Going back to Les Misérables, it was just pretty funny that I ended up watching at the Premiere section of Tohu Cinemas. Ticket prices in Japan are already expensive, so I was really surprised why the fee is 2x what I paid for in Ruruoni Kenshin. It was only when I tried to get in the cinema that I found out the difference. There was no free popcorn though. Just a drink – lemonade for me – which made my decision to buy separate drinks 5 minutes beforehand totally a waste of money.
But upon realizing that I have just come from the last day of Module 2 for my MBA program here in Tokyo plus some personal problems and the fact that I won’t be going home this time around for Christmas, I just said, “tohellwithit” and splurged on myself to have some quality entertainment I deserve it, methinks.

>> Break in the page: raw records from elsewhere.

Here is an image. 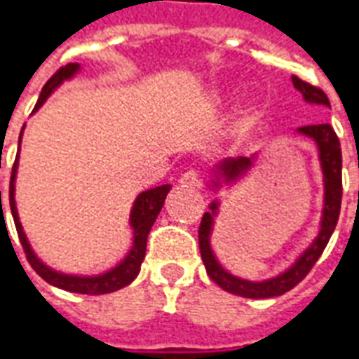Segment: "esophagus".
<instances>
[{
    "mask_svg": "<svg viewBox=\"0 0 359 359\" xmlns=\"http://www.w3.org/2000/svg\"><path fill=\"white\" fill-rule=\"evenodd\" d=\"M179 184L182 188H201V179L200 175L196 171H187L180 177Z\"/></svg>",
    "mask_w": 359,
    "mask_h": 359,
    "instance_id": "1",
    "label": "esophagus"
}]
</instances>
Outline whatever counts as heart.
<instances>
[{
	"instance_id": "1",
	"label": "heart",
	"mask_w": 359,
	"mask_h": 359,
	"mask_svg": "<svg viewBox=\"0 0 359 359\" xmlns=\"http://www.w3.org/2000/svg\"><path fill=\"white\" fill-rule=\"evenodd\" d=\"M215 102H217V104H219V102H220V98H215Z\"/></svg>"
}]
</instances>
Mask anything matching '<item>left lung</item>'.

Heck, I reallyThe movie adaptation feels like watching a play and I say it as a good thing. After all, people just won’t break down into a melody when they’re in anguish, angry, or fighting right? Well, unless they are in a karaoke session with a bottle of beer. But the thing is, even with the superb cinematography, there’s something totally weird about musicals, and so, I like the fact that Les Misérables still felt like a play. It’s like in a half baked world of make believe and reality but rest assured the emotions would reverberate in every musical note. Kudos to these fine actors and actresses who were able to reflect the real emotion of every song. However, the best emo rendition, in my honest opinion, for a musical, would still go for Meryl Streep in Mamma Mia while singing The Winner Takes It All.
I consider myself pretty lucky to have watched this movie with mostly Japanese moviegoers. They respect other people in the cinema and they did not end up humming or singing along as what others have feared would happen in Twitterverse. This made my experience so much better because I could honestly say I was getting my money’s worth. But if you know a song or two from this musical, chances are, your heart would skip a beat each time a familiar tune begins to play.
At any rate, Les Misérables is not for everyone. I was already very interested to watch it, but maybe it is because I still lacked sleep, that I ended up yawning somewhere along the line. But all in all, this movie is something worth watching in the cinemas. Just make sure you watch it with the proper crowd. Otherwise, we may end up (God forbid) hearing about another fatal movie going experience because someone just wouldn’t shut up. Jean Valjean was imprisoned for stealing bread. Anything more violent deserves a harsher punishment.